Todos ficaram atônitos, até Hu Ma, debaixo do salgueiro, olhou para ele.

O rapaz explicou, aflito:

— Dizem que surgiu uma emergência, ele pediu licença ao responsável e voltou para a cidade...

— O quê?! — Todos ficaram perplexos. — O que pode ser tão urgente? Estava tudo combinado...

— Não disse... parecia apressado, depois correu...

O silêncio tomou conta do ambiente; todos se entreolharam, incrédulos.

— Se ele não vem, então acabou — declarou Hu Ma, finalmente, pegando a faca e caminhando de volta, dirigindo-se aos colegas:

— Ainda há muito a fazer na propriedade, parem de perder tempo aqui.

— Datong, Zhao Zhu, Zhou Liang, vocês três, e também você, você e você, hoje à noite fazem a ronda comigo.

— Vocês aí, cortem capim e alimentem os cavalos, limpem bem o pátio.

— O grupo da cozinha, prepare a sopa do velho dono no ponto, nada de deixar esfriar ou queimar.

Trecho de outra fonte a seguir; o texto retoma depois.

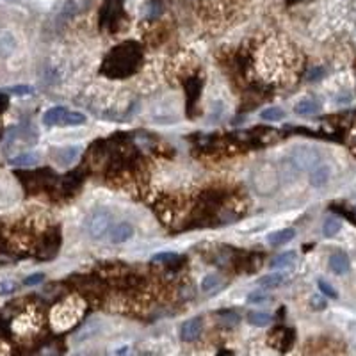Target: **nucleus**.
Masks as SVG:
<instances>
[{"label":"nucleus","instance_id":"obj_1","mask_svg":"<svg viewBox=\"0 0 356 356\" xmlns=\"http://www.w3.org/2000/svg\"><path fill=\"white\" fill-rule=\"evenodd\" d=\"M130 45L125 47H117L116 50H112V54L109 55L105 63V73L110 77H127V75L134 73L137 68V48L129 50Z\"/></svg>","mask_w":356,"mask_h":356},{"label":"nucleus","instance_id":"obj_2","mask_svg":"<svg viewBox=\"0 0 356 356\" xmlns=\"http://www.w3.org/2000/svg\"><path fill=\"white\" fill-rule=\"evenodd\" d=\"M84 305L82 301L71 298L68 301H63L52 310L50 321L57 331H64V329L71 328L78 322V319L82 317Z\"/></svg>","mask_w":356,"mask_h":356},{"label":"nucleus","instance_id":"obj_3","mask_svg":"<svg viewBox=\"0 0 356 356\" xmlns=\"http://www.w3.org/2000/svg\"><path fill=\"white\" fill-rule=\"evenodd\" d=\"M253 184L257 187V191L269 196L278 185V176H276L274 169L269 164H264L253 173Z\"/></svg>","mask_w":356,"mask_h":356},{"label":"nucleus","instance_id":"obj_4","mask_svg":"<svg viewBox=\"0 0 356 356\" xmlns=\"http://www.w3.org/2000/svg\"><path fill=\"white\" fill-rule=\"evenodd\" d=\"M110 214L105 210H96L93 215H91L89 223H87V230H89V235L93 239H102L103 235L109 231L110 226Z\"/></svg>","mask_w":356,"mask_h":356},{"label":"nucleus","instance_id":"obj_5","mask_svg":"<svg viewBox=\"0 0 356 356\" xmlns=\"http://www.w3.org/2000/svg\"><path fill=\"white\" fill-rule=\"evenodd\" d=\"M289 162L296 169H313L319 162V155L315 153V150L299 148L296 152H292Z\"/></svg>","mask_w":356,"mask_h":356},{"label":"nucleus","instance_id":"obj_6","mask_svg":"<svg viewBox=\"0 0 356 356\" xmlns=\"http://www.w3.org/2000/svg\"><path fill=\"white\" fill-rule=\"evenodd\" d=\"M294 338H296V333L290 328H278L276 331L271 335V344L276 349H280L282 352H287L290 349V345L294 344Z\"/></svg>","mask_w":356,"mask_h":356},{"label":"nucleus","instance_id":"obj_7","mask_svg":"<svg viewBox=\"0 0 356 356\" xmlns=\"http://www.w3.org/2000/svg\"><path fill=\"white\" fill-rule=\"evenodd\" d=\"M201 329H203V322H201L200 317L189 319L182 324L180 328V337L184 342H194L196 338L201 335Z\"/></svg>","mask_w":356,"mask_h":356},{"label":"nucleus","instance_id":"obj_8","mask_svg":"<svg viewBox=\"0 0 356 356\" xmlns=\"http://www.w3.org/2000/svg\"><path fill=\"white\" fill-rule=\"evenodd\" d=\"M80 152H82L80 146H66V148L54 150V161L57 162L59 166H70L77 161Z\"/></svg>","mask_w":356,"mask_h":356},{"label":"nucleus","instance_id":"obj_9","mask_svg":"<svg viewBox=\"0 0 356 356\" xmlns=\"http://www.w3.org/2000/svg\"><path fill=\"white\" fill-rule=\"evenodd\" d=\"M134 235V226L127 221L123 223H117L116 226L110 230V243L112 244H122V243H127Z\"/></svg>","mask_w":356,"mask_h":356},{"label":"nucleus","instance_id":"obj_10","mask_svg":"<svg viewBox=\"0 0 356 356\" xmlns=\"http://www.w3.org/2000/svg\"><path fill=\"white\" fill-rule=\"evenodd\" d=\"M351 267V262H349V257L344 253V251H337L329 257V269L335 274H345Z\"/></svg>","mask_w":356,"mask_h":356},{"label":"nucleus","instance_id":"obj_11","mask_svg":"<svg viewBox=\"0 0 356 356\" xmlns=\"http://www.w3.org/2000/svg\"><path fill=\"white\" fill-rule=\"evenodd\" d=\"M294 237H296V230H294V228H283V230L273 231V233L267 237V243L273 248H280L283 246V244L290 243Z\"/></svg>","mask_w":356,"mask_h":356},{"label":"nucleus","instance_id":"obj_12","mask_svg":"<svg viewBox=\"0 0 356 356\" xmlns=\"http://www.w3.org/2000/svg\"><path fill=\"white\" fill-rule=\"evenodd\" d=\"M16 50V38L13 32L0 31V57H9Z\"/></svg>","mask_w":356,"mask_h":356},{"label":"nucleus","instance_id":"obj_13","mask_svg":"<svg viewBox=\"0 0 356 356\" xmlns=\"http://www.w3.org/2000/svg\"><path fill=\"white\" fill-rule=\"evenodd\" d=\"M296 260H298V253L296 251H285V253H280L278 257H274L271 260L269 267L271 269H283V267H290Z\"/></svg>","mask_w":356,"mask_h":356},{"label":"nucleus","instance_id":"obj_14","mask_svg":"<svg viewBox=\"0 0 356 356\" xmlns=\"http://www.w3.org/2000/svg\"><path fill=\"white\" fill-rule=\"evenodd\" d=\"M329 178V168L324 164H317L312 169V175H310V184L313 187H322V185L328 182Z\"/></svg>","mask_w":356,"mask_h":356},{"label":"nucleus","instance_id":"obj_15","mask_svg":"<svg viewBox=\"0 0 356 356\" xmlns=\"http://www.w3.org/2000/svg\"><path fill=\"white\" fill-rule=\"evenodd\" d=\"M287 282V274L283 273H273V274H266L259 280V285L262 289H278L280 285Z\"/></svg>","mask_w":356,"mask_h":356},{"label":"nucleus","instance_id":"obj_16","mask_svg":"<svg viewBox=\"0 0 356 356\" xmlns=\"http://www.w3.org/2000/svg\"><path fill=\"white\" fill-rule=\"evenodd\" d=\"M319 109H321V105H319L315 100H312V98H305V100L298 102L296 107H294L296 114H299V116H312V114H315Z\"/></svg>","mask_w":356,"mask_h":356},{"label":"nucleus","instance_id":"obj_17","mask_svg":"<svg viewBox=\"0 0 356 356\" xmlns=\"http://www.w3.org/2000/svg\"><path fill=\"white\" fill-rule=\"evenodd\" d=\"M39 162V157L36 153H22V155L15 157V159H9V164L15 166V168H31V166H36Z\"/></svg>","mask_w":356,"mask_h":356},{"label":"nucleus","instance_id":"obj_18","mask_svg":"<svg viewBox=\"0 0 356 356\" xmlns=\"http://www.w3.org/2000/svg\"><path fill=\"white\" fill-rule=\"evenodd\" d=\"M64 112H66V107H52L47 112L43 114V123L45 125H61V120H63Z\"/></svg>","mask_w":356,"mask_h":356},{"label":"nucleus","instance_id":"obj_19","mask_svg":"<svg viewBox=\"0 0 356 356\" xmlns=\"http://www.w3.org/2000/svg\"><path fill=\"white\" fill-rule=\"evenodd\" d=\"M87 122L86 114L77 112V110H66L61 120V125H68V127H77V125H84Z\"/></svg>","mask_w":356,"mask_h":356},{"label":"nucleus","instance_id":"obj_20","mask_svg":"<svg viewBox=\"0 0 356 356\" xmlns=\"http://www.w3.org/2000/svg\"><path fill=\"white\" fill-rule=\"evenodd\" d=\"M248 321H250V324L262 328V326L271 324L273 315H271V313H266V312H250L248 313Z\"/></svg>","mask_w":356,"mask_h":356},{"label":"nucleus","instance_id":"obj_21","mask_svg":"<svg viewBox=\"0 0 356 356\" xmlns=\"http://www.w3.org/2000/svg\"><path fill=\"white\" fill-rule=\"evenodd\" d=\"M285 110L280 109V107H269V109L260 112V117L264 122H280V120H285Z\"/></svg>","mask_w":356,"mask_h":356},{"label":"nucleus","instance_id":"obj_22","mask_svg":"<svg viewBox=\"0 0 356 356\" xmlns=\"http://www.w3.org/2000/svg\"><path fill=\"white\" fill-rule=\"evenodd\" d=\"M340 228H342L340 219H337V217H328V219L324 221V226H322V233H324L326 237H335V235L340 231Z\"/></svg>","mask_w":356,"mask_h":356},{"label":"nucleus","instance_id":"obj_23","mask_svg":"<svg viewBox=\"0 0 356 356\" xmlns=\"http://www.w3.org/2000/svg\"><path fill=\"white\" fill-rule=\"evenodd\" d=\"M219 285H221L219 276H217V274H208V276L203 278V282H201V290L208 294H214L215 290L219 289Z\"/></svg>","mask_w":356,"mask_h":356},{"label":"nucleus","instance_id":"obj_24","mask_svg":"<svg viewBox=\"0 0 356 356\" xmlns=\"http://www.w3.org/2000/svg\"><path fill=\"white\" fill-rule=\"evenodd\" d=\"M180 260V257L176 253H171V251H161V253H155L152 257V262H161L164 266H169V264Z\"/></svg>","mask_w":356,"mask_h":356},{"label":"nucleus","instance_id":"obj_25","mask_svg":"<svg viewBox=\"0 0 356 356\" xmlns=\"http://www.w3.org/2000/svg\"><path fill=\"white\" fill-rule=\"evenodd\" d=\"M8 94H16V96H27V94H32L34 89L31 86H13V87H8L6 89Z\"/></svg>","mask_w":356,"mask_h":356},{"label":"nucleus","instance_id":"obj_26","mask_svg":"<svg viewBox=\"0 0 356 356\" xmlns=\"http://www.w3.org/2000/svg\"><path fill=\"white\" fill-rule=\"evenodd\" d=\"M93 333H96V322H89L87 326H84V328L78 331L77 338L78 340H84V338H89Z\"/></svg>","mask_w":356,"mask_h":356},{"label":"nucleus","instance_id":"obj_27","mask_svg":"<svg viewBox=\"0 0 356 356\" xmlns=\"http://www.w3.org/2000/svg\"><path fill=\"white\" fill-rule=\"evenodd\" d=\"M319 290H321L322 294H324V296H328V298H338V294H337V290L333 289L331 285H329V283H326L324 280H319Z\"/></svg>","mask_w":356,"mask_h":356},{"label":"nucleus","instance_id":"obj_28","mask_svg":"<svg viewBox=\"0 0 356 356\" xmlns=\"http://www.w3.org/2000/svg\"><path fill=\"white\" fill-rule=\"evenodd\" d=\"M45 280V274L43 273H34L31 274V276H27V278L24 280V285L27 287H34V285H39V283Z\"/></svg>","mask_w":356,"mask_h":356},{"label":"nucleus","instance_id":"obj_29","mask_svg":"<svg viewBox=\"0 0 356 356\" xmlns=\"http://www.w3.org/2000/svg\"><path fill=\"white\" fill-rule=\"evenodd\" d=\"M248 301L253 303V305H260V303H266V301H271V298L267 294H262V292H253L248 296Z\"/></svg>","mask_w":356,"mask_h":356},{"label":"nucleus","instance_id":"obj_30","mask_svg":"<svg viewBox=\"0 0 356 356\" xmlns=\"http://www.w3.org/2000/svg\"><path fill=\"white\" fill-rule=\"evenodd\" d=\"M310 305H312L313 310H324L326 308V299L322 298L321 294H315V296H312V299H310Z\"/></svg>","mask_w":356,"mask_h":356},{"label":"nucleus","instance_id":"obj_31","mask_svg":"<svg viewBox=\"0 0 356 356\" xmlns=\"http://www.w3.org/2000/svg\"><path fill=\"white\" fill-rule=\"evenodd\" d=\"M322 75H324V70H322V68H313V70L308 73V78L310 80H317V78H321Z\"/></svg>","mask_w":356,"mask_h":356},{"label":"nucleus","instance_id":"obj_32","mask_svg":"<svg viewBox=\"0 0 356 356\" xmlns=\"http://www.w3.org/2000/svg\"><path fill=\"white\" fill-rule=\"evenodd\" d=\"M13 290H15V283H2V285H0V292L2 294L13 292Z\"/></svg>","mask_w":356,"mask_h":356},{"label":"nucleus","instance_id":"obj_33","mask_svg":"<svg viewBox=\"0 0 356 356\" xmlns=\"http://www.w3.org/2000/svg\"><path fill=\"white\" fill-rule=\"evenodd\" d=\"M217 356H233V354H231V351H219Z\"/></svg>","mask_w":356,"mask_h":356}]
</instances>
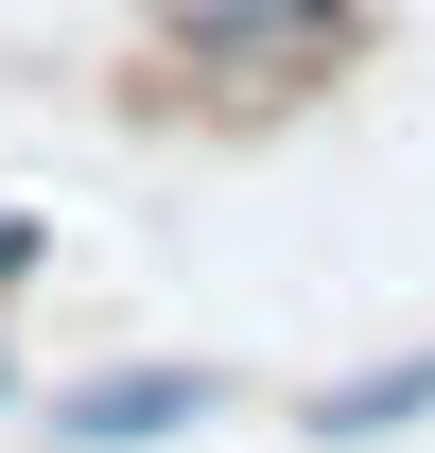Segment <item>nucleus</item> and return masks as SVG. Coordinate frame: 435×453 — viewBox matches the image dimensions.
I'll use <instances>...</instances> for the list:
<instances>
[{"label": "nucleus", "mask_w": 435, "mask_h": 453, "mask_svg": "<svg viewBox=\"0 0 435 453\" xmlns=\"http://www.w3.org/2000/svg\"><path fill=\"white\" fill-rule=\"evenodd\" d=\"M366 53V0H157V88L210 122H296Z\"/></svg>", "instance_id": "1"}, {"label": "nucleus", "mask_w": 435, "mask_h": 453, "mask_svg": "<svg viewBox=\"0 0 435 453\" xmlns=\"http://www.w3.org/2000/svg\"><path fill=\"white\" fill-rule=\"evenodd\" d=\"M210 418H244V384H226L210 349H122V366H88V384L35 401L53 453H174V436H210Z\"/></svg>", "instance_id": "2"}, {"label": "nucleus", "mask_w": 435, "mask_h": 453, "mask_svg": "<svg viewBox=\"0 0 435 453\" xmlns=\"http://www.w3.org/2000/svg\"><path fill=\"white\" fill-rule=\"evenodd\" d=\"M418 418H435V332L383 349V366H331V384L296 401V436H314V453H401Z\"/></svg>", "instance_id": "3"}, {"label": "nucleus", "mask_w": 435, "mask_h": 453, "mask_svg": "<svg viewBox=\"0 0 435 453\" xmlns=\"http://www.w3.org/2000/svg\"><path fill=\"white\" fill-rule=\"evenodd\" d=\"M53 280V210H18V192H0V296H35Z\"/></svg>", "instance_id": "4"}, {"label": "nucleus", "mask_w": 435, "mask_h": 453, "mask_svg": "<svg viewBox=\"0 0 435 453\" xmlns=\"http://www.w3.org/2000/svg\"><path fill=\"white\" fill-rule=\"evenodd\" d=\"M0 418H35V384H18V349H0Z\"/></svg>", "instance_id": "5"}]
</instances>
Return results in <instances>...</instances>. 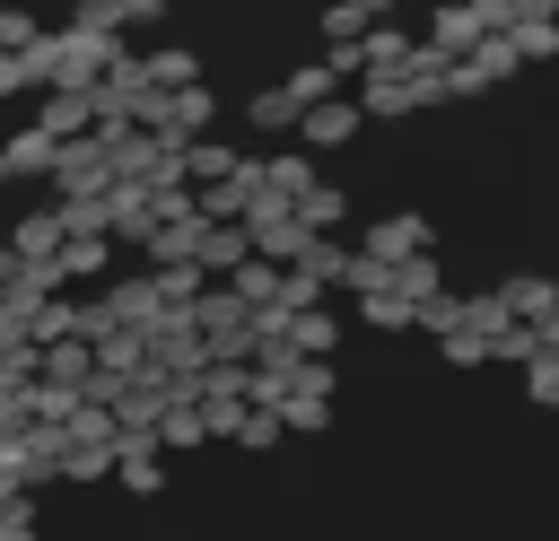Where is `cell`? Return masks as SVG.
Segmentation results:
<instances>
[{
	"instance_id": "7a4b0ae2",
	"label": "cell",
	"mask_w": 559,
	"mask_h": 541,
	"mask_svg": "<svg viewBox=\"0 0 559 541\" xmlns=\"http://www.w3.org/2000/svg\"><path fill=\"white\" fill-rule=\"evenodd\" d=\"M297 122H306V140H323V148H332V140H349V131H358V105H306Z\"/></svg>"
},
{
	"instance_id": "6da1fadb",
	"label": "cell",
	"mask_w": 559,
	"mask_h": 541,
	"mask_svg": "<svg viewBox=\"0 0 559 541\" xmlns=\"http://www.w3.org/2000/svg\"><path fill=\"white\" fill-rule=\"evenodd\" d=\"M428 253V227L419 218H376L367 227V262H419Z\"/></svg>"
}]
</instances>
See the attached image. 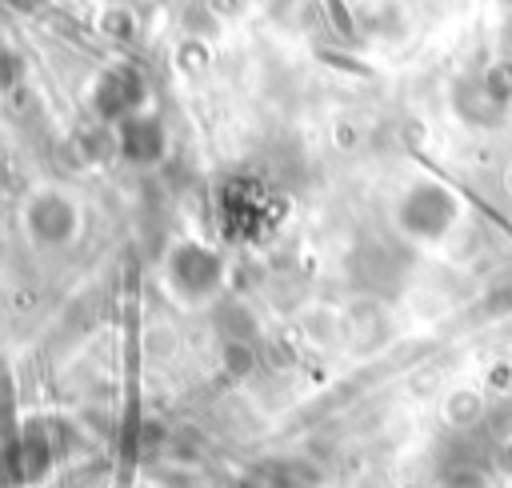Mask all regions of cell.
<instances>
[{
	"instance_id": "2",
	"label": "cell",
	"mask_w": 512,
	"mask_h": 488,
	"mask_svg": "<svg viewBox=\"0 0 512 488\" xmlns=\"http://www.w3.org/2000/svg\"><path fill=\"white\" fill-rule=\"evenodd\" d=\"M120 140H124V152H128L132 160H152V156H160V124L148 120V116H128Z\"/></svg>"
},
{
	"instance_id": "1",
	"label": "cell",
	"mask_w": 512,
	"mask_h": 488,
	"mask_svg": "<svg viewBox=\"0 0 512 488\" xmlns=\"http://www.w3.org/2000/svg\"><path fill=\"white\" fill-rule=\"evenodd\" d=\"M172 276L176 280H192V288L204 292V288L216 284V256L208 248H200V244H184V248L172 252Z\"/></svg>"
}]
</instances>
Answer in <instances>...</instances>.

Ao ouvir Hu Ma delegar as tarefas, os colegas ficaram um instante perdidos. Depois de um momento, Zhou Datong foi o primeiro a concordar em voz alta, seguido pelos demais, todos aceitando sem objeção.

Hu Ma foi o primeiro a retornar à propriedade, pensando consigo mesmo: “Erguer essa lanterna é dar mais um passo rumo a ser um Guardião do Ano Novo.”